Discovery Files

Inexpensive monitoring process powered by machine learning could aid in water treatment

Prediction tool provides support for chlorine-based disinfection

Small, rural drinking water treatment plants typically use only chlorine to implement the disinfection process. A key performance measure for disinfection is free chlorine residual, the concentration of free chlorine remaining in the water after the chlorine has oxidized the target contaminants. Plant operators choose a dose of chlorine to achieve a satisfactory concentration but must often estimate chlorine requirements.

The challenge of determining an accurate concentration of chlorine has led to the use of advanced prediction techniques, including machine learning. By identifying correlations among numerous variables in complex systems, machine learning could be used to accurately predict free chlorine residual, even from cost-effective, low-tech monitoring data.

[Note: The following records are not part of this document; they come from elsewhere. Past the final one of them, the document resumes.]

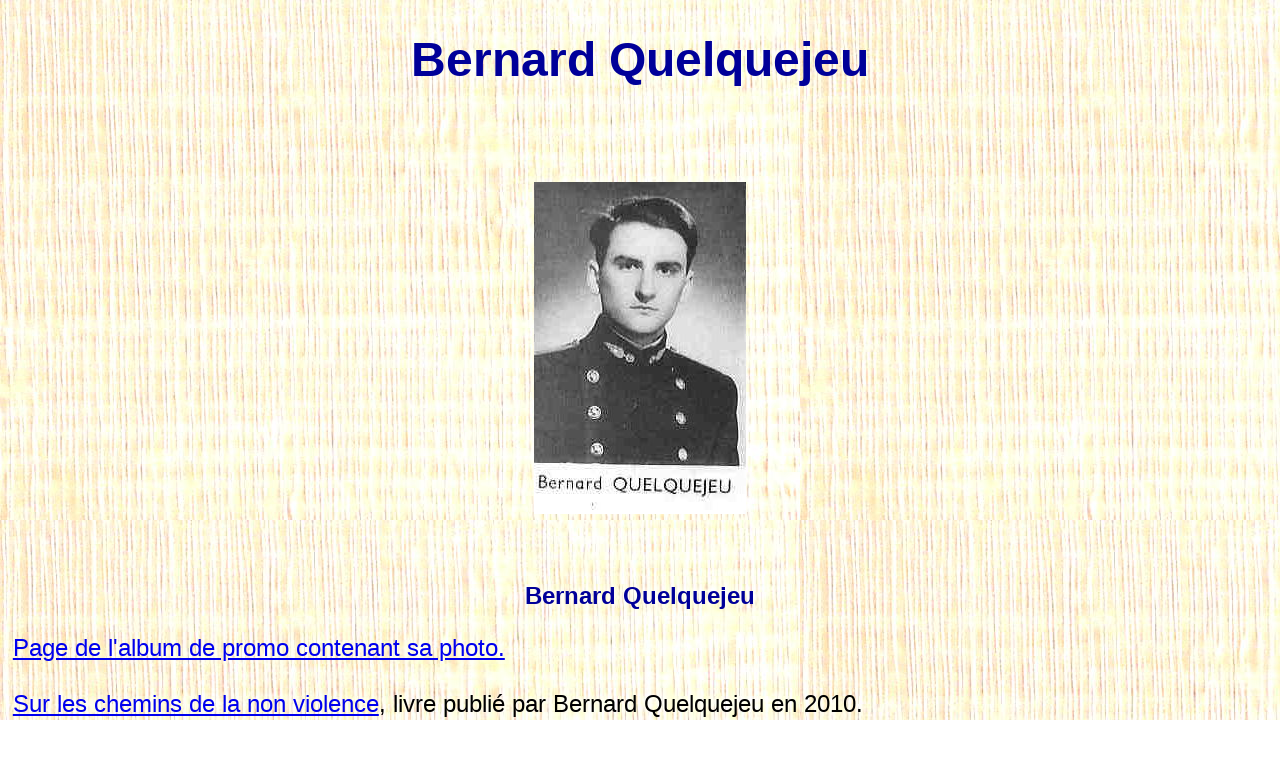

--- FILE ---
content_type: text/html;charset=ISO-8859-1
request_url: https://1953.polytechnique.org/Itineraires/Quelquejeu.html
body_size: 730
content:
<!DOCTYPE html>
<html lang="fr">

<head>

	<meta charset="utf-8">
	<title>Bernard Quelquejeu 
	</title>
	<link rel="stylesheet" href="../CMMstyle.css"/>

</head>

<body>
	<div id="haut"></div>

<h1>Bernard Quelquejeu </h1>

<h3>
	<img alt="Bernard Quelquejeu" src="../Binettes/quelquejeu.jpg"
	height="332" width="212">
	<br/>
	Bernard Quelquejeu
</h3>


<p>

	<a href="../AlbumPromo/albumpromo7.html">Page de l'album de promo
        contenant sa photo.
	</a>

	<br/>
	<br/>
	
<a href="http://www.vrin.fr/html/main.htm?action=loadbook&amp;isbn=2711622894">Sur
	les chemins de la non violence</a>, livre publié par Bernard Quelquejeu 
	en 2010.
	<br/>
	<br>
          
<a href="TravauxCamarades/Diasporiques_2B.Quelquejeu.pdf">Vatican II,
	un souffle de fraternité</a>, un article publié par Bernard Quelquejeu 
	en décembre 2012 dans la revue 
	<a href="http://www.diasporiques.org/">Diasporiques</a>
	<br/>
	


    <table cellspacing="2" cellpadding="2" border="1" width="100%">
      <tbody>
        <tr>
          <td align="center" valign="top">
			  
		<a href="Profit.html">Précédent
		</a>
		</td>
          <td align="center" valign="top">
		<a href="RaffinPeyloz.html">Suivant
		</a>
		</td>
        </tr>
        <tr>
          <td align="center" valign="top">
		<a href="itineraires.html">Retour à  Itinéraires
		</a>
		</td>
          <td align="center" valign="top">
		<a href="../index.html">Retour à la page d'accueil
		</a>
		</td>
        </tr>
      </tbody>
    </table>
</p>

  </body>
</html>


--- FILE ---
content_type: text/css;charset=ISO-8859-1
request_url: https://1953.polytechnique.org/CMMstyle.css
body_size: 446
content:
/* Mon fichier de syyle css */




body{
	
	/* pour laisser une petite marge à gauche et à droite du texte affiché */
	margin:1%;
	

	
	background-image: url(fondecran3.jpg);
	
	font-family: helvetica,arial,sans-serif;
	font-size: 150%;
	color:black;
}

img{

	/* pour laisser une marge autour d'une image */
	margin:5%;
}


table{
	border-collapse: collapse;
}

td{
	border: 2px solid black;
}
	
.centre{ 
	text-align : center;	
	position : relative;
}

.yvon{
	color : black;
}

/* Le style courant pour p */

.centre2{
	text-align : center;
}
p{

	text-align: justify;
}

/* le style pour les titres de niveau 1*/

h1{

	text-align : center;
	color : rgb(0, 0, 153);
	font-family: helvetica,arial,sans-serif;
	font-size : 200%;
}	

/* le style pour les titres de niveau 2*/

h2{
	text-align : center;
	color : rgb(0, 0, 153);
	font-family: helvetica,arial,sans-serif;
	font-size : 150%;
}

/* le style pour les titres de niveau 3*/

h3{
text-align : center;
	color : rgb(0, 0, 153);
	font-family: helvetica,arial,sans-serif;
	font-size : 100%;
}	
	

Researchers at Georgia Tech and other institutions implemented a machine learning model to predict free chlorine residual. The model uses gradient boosting algorithms to accumulate decision trees to generate prediction. Data were collected from a water treatment plant in Georgia and included a wide variety of monitoring records and operational process parameters — variables that affect the quality, efficiency and cost of production. The work, supported in part by two grants from the U.S. National Science Foundation, is published in Frontiers of Environmental Science & Engineering.

The research team developed four iterations of a generalized modeling approach and applied open-source software to interpret machine learning models with many input parameters, allowing users to visually understand how each parameter affects prediction.  

The fourth and final iteration considered only intuitive, physical relationships and water quality measured downstream from filtration. The team identified three key findings: 1) With enough related input parameters, machine learning models can produce accurate prediction results; 2) machine learning models can be driven by correlations that may or may not have a physical basis; and 3) machine learning models can be analogous to operator experience. 

The research team suggests that future studies should explore expanding the applicability domain. For example, the data set that they analyzed was limited to only one full year. Therefore, greater data availability is expected to broaden the applicability domain and improve predictivity.